Task item ▸
From the top of the records below down to the line containing "image size = 1270×952 pixels", reproduce every line exactly.

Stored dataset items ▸
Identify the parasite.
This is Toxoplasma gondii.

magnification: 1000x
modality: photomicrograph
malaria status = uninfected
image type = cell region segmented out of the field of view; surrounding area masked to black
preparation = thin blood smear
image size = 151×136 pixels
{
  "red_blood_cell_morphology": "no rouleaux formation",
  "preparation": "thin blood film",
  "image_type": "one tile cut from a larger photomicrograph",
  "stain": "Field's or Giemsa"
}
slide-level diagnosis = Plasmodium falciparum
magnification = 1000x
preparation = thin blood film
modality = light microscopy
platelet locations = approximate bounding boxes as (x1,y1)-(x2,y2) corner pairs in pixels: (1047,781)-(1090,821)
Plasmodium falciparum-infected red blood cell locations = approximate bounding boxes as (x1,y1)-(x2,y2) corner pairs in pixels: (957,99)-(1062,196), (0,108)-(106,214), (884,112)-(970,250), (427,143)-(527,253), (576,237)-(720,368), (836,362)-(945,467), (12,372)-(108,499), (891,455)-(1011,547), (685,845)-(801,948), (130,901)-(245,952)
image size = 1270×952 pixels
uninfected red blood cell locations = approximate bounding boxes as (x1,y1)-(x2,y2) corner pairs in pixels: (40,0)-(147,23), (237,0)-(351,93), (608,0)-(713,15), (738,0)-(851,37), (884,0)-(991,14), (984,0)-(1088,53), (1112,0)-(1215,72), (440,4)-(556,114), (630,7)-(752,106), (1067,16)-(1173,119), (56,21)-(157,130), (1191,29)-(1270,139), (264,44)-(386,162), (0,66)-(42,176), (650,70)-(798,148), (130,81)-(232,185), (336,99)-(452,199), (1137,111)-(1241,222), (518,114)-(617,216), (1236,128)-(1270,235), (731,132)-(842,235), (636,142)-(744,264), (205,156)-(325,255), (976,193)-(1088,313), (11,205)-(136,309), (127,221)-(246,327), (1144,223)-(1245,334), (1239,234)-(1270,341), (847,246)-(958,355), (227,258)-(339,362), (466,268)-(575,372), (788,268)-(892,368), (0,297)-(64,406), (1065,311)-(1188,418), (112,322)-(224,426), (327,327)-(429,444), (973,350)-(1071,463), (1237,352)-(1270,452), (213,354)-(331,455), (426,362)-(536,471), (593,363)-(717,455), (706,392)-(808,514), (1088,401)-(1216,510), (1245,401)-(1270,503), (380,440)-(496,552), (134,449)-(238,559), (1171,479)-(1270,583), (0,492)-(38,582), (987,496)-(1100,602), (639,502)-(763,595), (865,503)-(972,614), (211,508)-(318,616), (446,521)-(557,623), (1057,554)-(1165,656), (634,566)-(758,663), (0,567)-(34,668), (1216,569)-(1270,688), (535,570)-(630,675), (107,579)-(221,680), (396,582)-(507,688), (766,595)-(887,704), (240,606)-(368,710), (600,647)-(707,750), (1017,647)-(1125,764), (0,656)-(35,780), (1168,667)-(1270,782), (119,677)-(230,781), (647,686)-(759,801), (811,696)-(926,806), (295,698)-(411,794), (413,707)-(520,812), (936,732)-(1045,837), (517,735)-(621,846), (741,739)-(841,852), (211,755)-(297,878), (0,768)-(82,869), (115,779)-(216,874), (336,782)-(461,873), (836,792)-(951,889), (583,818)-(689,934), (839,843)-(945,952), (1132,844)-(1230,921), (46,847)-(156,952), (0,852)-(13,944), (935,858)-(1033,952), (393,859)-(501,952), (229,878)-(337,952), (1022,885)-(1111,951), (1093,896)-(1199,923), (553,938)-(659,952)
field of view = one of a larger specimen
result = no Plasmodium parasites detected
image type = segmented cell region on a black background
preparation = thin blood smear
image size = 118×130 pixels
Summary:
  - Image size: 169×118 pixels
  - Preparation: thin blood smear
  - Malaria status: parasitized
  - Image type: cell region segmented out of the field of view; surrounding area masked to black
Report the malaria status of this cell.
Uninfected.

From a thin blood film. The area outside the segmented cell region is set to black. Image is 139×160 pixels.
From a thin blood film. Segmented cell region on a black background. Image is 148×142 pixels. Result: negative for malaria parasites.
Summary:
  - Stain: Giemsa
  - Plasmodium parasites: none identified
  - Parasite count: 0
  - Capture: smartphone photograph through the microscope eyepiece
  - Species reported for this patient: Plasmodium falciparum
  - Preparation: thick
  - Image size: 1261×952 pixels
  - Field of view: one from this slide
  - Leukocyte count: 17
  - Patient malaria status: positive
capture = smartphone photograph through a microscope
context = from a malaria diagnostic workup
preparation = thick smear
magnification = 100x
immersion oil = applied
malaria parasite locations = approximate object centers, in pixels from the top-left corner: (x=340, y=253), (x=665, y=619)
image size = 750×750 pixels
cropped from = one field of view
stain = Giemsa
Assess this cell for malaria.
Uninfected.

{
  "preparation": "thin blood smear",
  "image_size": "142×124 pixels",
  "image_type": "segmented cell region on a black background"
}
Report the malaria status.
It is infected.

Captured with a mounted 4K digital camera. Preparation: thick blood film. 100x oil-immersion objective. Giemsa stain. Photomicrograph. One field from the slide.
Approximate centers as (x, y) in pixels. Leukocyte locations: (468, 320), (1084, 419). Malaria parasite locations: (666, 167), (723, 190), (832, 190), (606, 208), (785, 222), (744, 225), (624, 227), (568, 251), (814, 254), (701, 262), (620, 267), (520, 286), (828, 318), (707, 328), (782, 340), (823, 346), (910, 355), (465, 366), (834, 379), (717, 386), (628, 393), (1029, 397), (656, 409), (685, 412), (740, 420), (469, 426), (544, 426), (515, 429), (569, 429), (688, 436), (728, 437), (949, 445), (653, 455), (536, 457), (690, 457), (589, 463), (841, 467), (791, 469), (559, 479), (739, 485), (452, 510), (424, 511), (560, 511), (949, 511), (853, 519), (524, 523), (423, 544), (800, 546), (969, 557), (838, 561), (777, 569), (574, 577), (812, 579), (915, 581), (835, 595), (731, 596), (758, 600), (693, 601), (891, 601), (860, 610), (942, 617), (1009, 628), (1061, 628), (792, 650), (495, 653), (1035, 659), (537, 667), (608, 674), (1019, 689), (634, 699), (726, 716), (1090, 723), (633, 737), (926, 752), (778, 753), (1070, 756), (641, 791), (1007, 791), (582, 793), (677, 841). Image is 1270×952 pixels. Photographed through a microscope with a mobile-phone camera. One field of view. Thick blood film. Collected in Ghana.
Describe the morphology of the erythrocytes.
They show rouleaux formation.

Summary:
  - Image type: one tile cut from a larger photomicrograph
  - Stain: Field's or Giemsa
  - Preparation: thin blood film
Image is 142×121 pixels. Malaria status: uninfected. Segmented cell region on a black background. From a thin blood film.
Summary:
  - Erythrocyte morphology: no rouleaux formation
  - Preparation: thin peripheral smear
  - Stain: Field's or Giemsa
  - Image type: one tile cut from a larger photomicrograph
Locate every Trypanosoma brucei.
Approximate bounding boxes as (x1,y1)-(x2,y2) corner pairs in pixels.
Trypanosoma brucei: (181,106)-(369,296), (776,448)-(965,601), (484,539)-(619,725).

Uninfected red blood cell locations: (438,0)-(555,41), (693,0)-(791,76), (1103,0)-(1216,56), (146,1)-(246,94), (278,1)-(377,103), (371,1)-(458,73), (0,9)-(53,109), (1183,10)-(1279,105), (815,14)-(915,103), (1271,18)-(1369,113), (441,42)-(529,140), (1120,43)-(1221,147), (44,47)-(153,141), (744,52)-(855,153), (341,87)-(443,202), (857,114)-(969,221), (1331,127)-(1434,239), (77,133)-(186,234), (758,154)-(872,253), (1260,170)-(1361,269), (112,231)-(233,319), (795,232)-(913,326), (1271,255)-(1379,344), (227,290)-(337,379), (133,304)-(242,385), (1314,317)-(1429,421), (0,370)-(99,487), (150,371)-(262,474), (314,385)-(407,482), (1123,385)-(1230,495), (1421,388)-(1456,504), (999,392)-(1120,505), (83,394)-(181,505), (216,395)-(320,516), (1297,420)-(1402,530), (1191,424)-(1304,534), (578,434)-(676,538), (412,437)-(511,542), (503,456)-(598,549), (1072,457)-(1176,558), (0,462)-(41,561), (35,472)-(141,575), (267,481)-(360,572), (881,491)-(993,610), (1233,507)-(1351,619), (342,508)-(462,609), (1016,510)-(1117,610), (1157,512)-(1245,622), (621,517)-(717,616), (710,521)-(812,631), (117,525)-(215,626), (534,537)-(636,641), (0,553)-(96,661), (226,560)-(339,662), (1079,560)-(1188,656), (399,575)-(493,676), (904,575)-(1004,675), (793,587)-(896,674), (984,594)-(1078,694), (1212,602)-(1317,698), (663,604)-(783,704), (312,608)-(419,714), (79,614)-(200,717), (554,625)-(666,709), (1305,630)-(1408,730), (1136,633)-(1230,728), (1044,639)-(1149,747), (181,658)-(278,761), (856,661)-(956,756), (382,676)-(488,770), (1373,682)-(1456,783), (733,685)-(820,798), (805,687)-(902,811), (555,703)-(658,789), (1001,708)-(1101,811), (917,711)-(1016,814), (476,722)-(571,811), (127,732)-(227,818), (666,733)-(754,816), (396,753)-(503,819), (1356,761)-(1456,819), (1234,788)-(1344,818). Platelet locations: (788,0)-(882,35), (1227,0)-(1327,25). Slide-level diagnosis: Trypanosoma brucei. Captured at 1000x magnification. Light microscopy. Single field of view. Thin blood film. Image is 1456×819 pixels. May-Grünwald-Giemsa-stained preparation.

Response for this exercise ▸
Identify the parasite.
This is Toxoplasma gondii.

magnification: 1000x
modality: photomicrograph
malaria status = uninfected
image type = cell region segmented out of the field of view; surrounding area masked to black
preparation = thin blood smear
image size = 151×136 pixels
{
  "red_blood_cell_morphology": "no rouleaux formation",
  "preparation": "thin blood film",
  "image_type": "one tile cut from a larger photomicrograph",
  "stain": "Field's or Giemsa"
}
slide-level diagnosis = Plasmodium falciparum
magnification = 1000x
preparation = thin blood film
modality = light microscopy
platelet locations = approximate bounding boxes as (x1,y1)-(x2,y2) corner pairs in pixels: (1047,781)-(1090,821)
Plasmodium falciparum-infected red blood cell locations = approximate bounding boxes as (x1,y1)-(x2,y2) corner pairs in pixels: (957,99)-(1062,196), (0,108)-(106,214), (884,112)-(970,250), (427,143)-(527,253), (576,237)-(720,368), (836,362)-(945,467), (12,372)-(108,499), (891,455)-(1011,547), (685,845)-(801,948), (130,901)-(245,952)
image size = 1270×952 pixels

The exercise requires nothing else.